En effet, un couple de quarante, cinquante ans arrivait visiblement très inquiet, escorté d’une infirmière qui les faisait entrer en toute hâte dans le salon d’accueil.

— Bon courage, je reviens vers vous rapidement.

— Merci, bonnes investigations à vous.

— Oui, l’enquête ne fait que commencer…

Et pourquoi une porte ?

Y aurait-il un passage ?

Pour aller où ?

5

Dans le salon d’accueil des familles de l’hôpital, le couple attendait en compagnie d’une infirmière la fin de l’intervention en cours. Après une bonne heure, le chirurgien entra enfin :

— Madame, Monsieur, bonsoir, dit-il en leur tendant la main à chacun tour à tour. Elle est en vie, gravement blessée, mais en vie, son état est stable, elle ne souffre pas… Elle est dans le coma. Souhaitez-vous voir votre fille tout de…

— Bien sûr ! le coupèrent-ils en se levant d’un bond.

— Très bien. Je vais vous demander de laisser ici vos vêtements et objets inutiles et je vous accompagne.

Il se leva et les escorta le long d’un couloir opaque puis vitré, donnant ainsi sur plusieurs chambres ou salles encombrées de machines reliées à des patients en réanimation. Il s’arrêta devant une porte portant le nom de « Sylvie ».

— Elle est ici.

Puis ils entrèrent…

Je reste immobile.

Les jointures sont probablement hermétiques

car je ne perçois pas de lumière derrière.

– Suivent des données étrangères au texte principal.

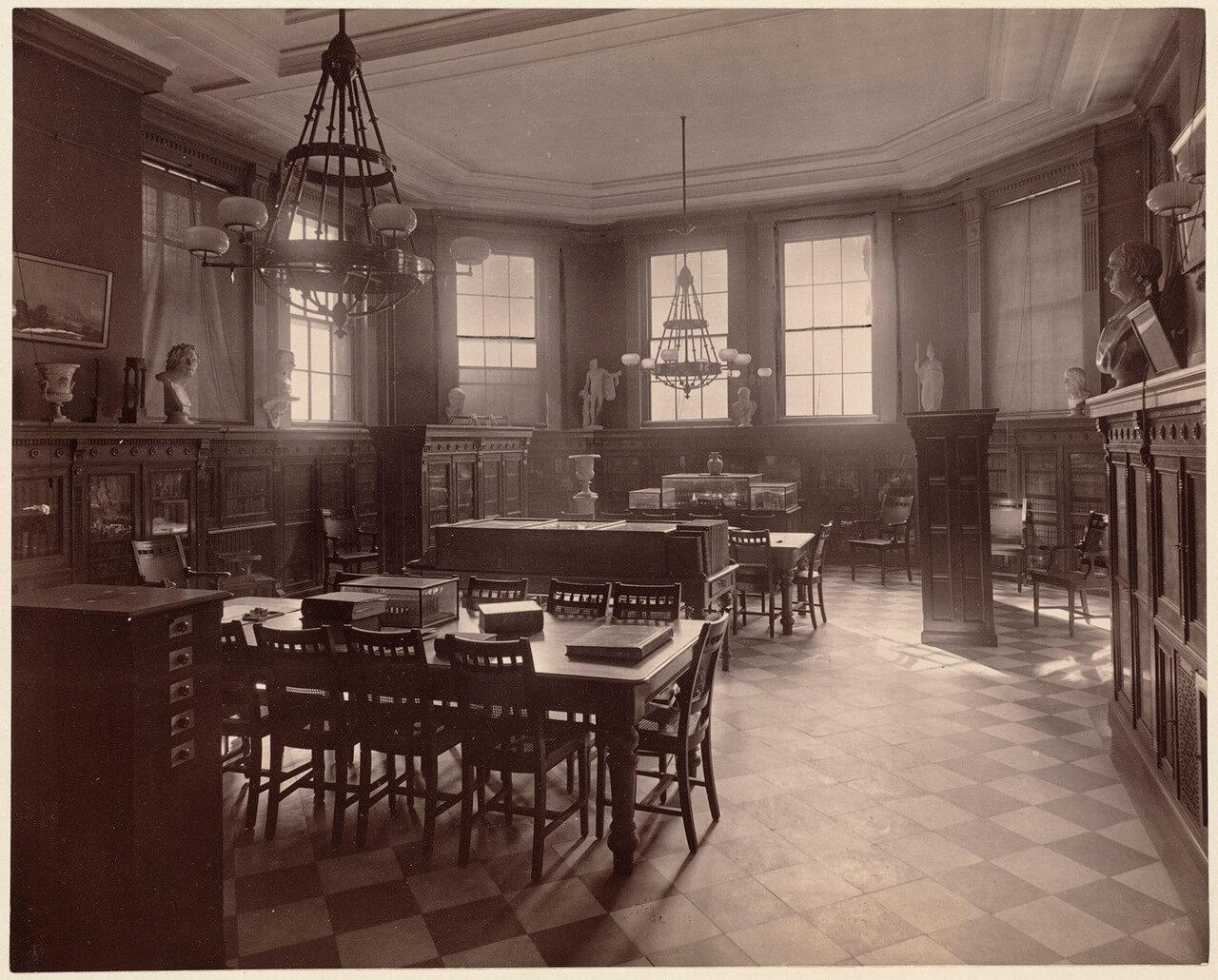1893. Бостонская Латинская школа, библиотека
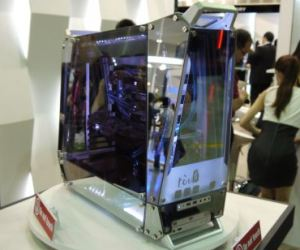 In Win Tou is stunning two-way mirrored PC case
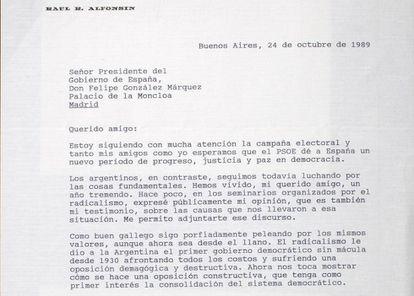 """Raúl Alfonsín, en la oposición, hablaba a González de cómo desprestigiaban a """"sus colaboradores más íntimos""""."""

Ou peut-être n’y en a-t-il tout simplement pas.

6

Dans le bureau de l’adjudant, celui-ci demandait :

— Alors, Charivari, ton verdict ?

Chenavari, mon nom c’est Chenavari !

— Et bien, l’absence de trace de freinage et le fait qu’elle soit seule laissent à penser qu’elle a perdu le contrôle de son véhicule accidentellement ou volontairement. Mais…

— Mais ?

— Mais elle n’a rien dans le sang, elle était attachée et avait rétrogradé, donc je serai tenté d’éliminer le suicide.

— Je pense qu’on peut l’écarter surtout parce que la topologie de l’accident ne s’y prête pas.

— Comment ça ?

— Si tu veux te suicider, tu accélères au niveau d’un virage, mais tu vas tout droit, tu ne le commences pas. L’adjudant dessinait sur le paperboard en même temps qu’il expliquait.

— Or, l’emplacement de la voiture et les traces dans le talus montrent qu’elle l’a commencé son virage, mais qu’elle n’a pas pu le finir, quelque chose l’en a empêché.

— Ce serait donc plutôt accidentel. Peut-être qu’elle roulait trop vite, ou qu’il y avait du gibier. Ou que la voiture a eu un problème. La PS pourra nous le dire.

— Intéressant, tu te poses de bonnes questions, mais il reste aussi encore une hypothèse que tu ne prends pas en compte.

— Laquelle ?

— La présence d’un autre véhicule !

— Celui du témoin ?

— Par exemple, ou un autre, et ça, ça changerait la donne !

— La donne de quoi ?

— Peux-tu me rappeler pourquoi on établit un PV d’accident ?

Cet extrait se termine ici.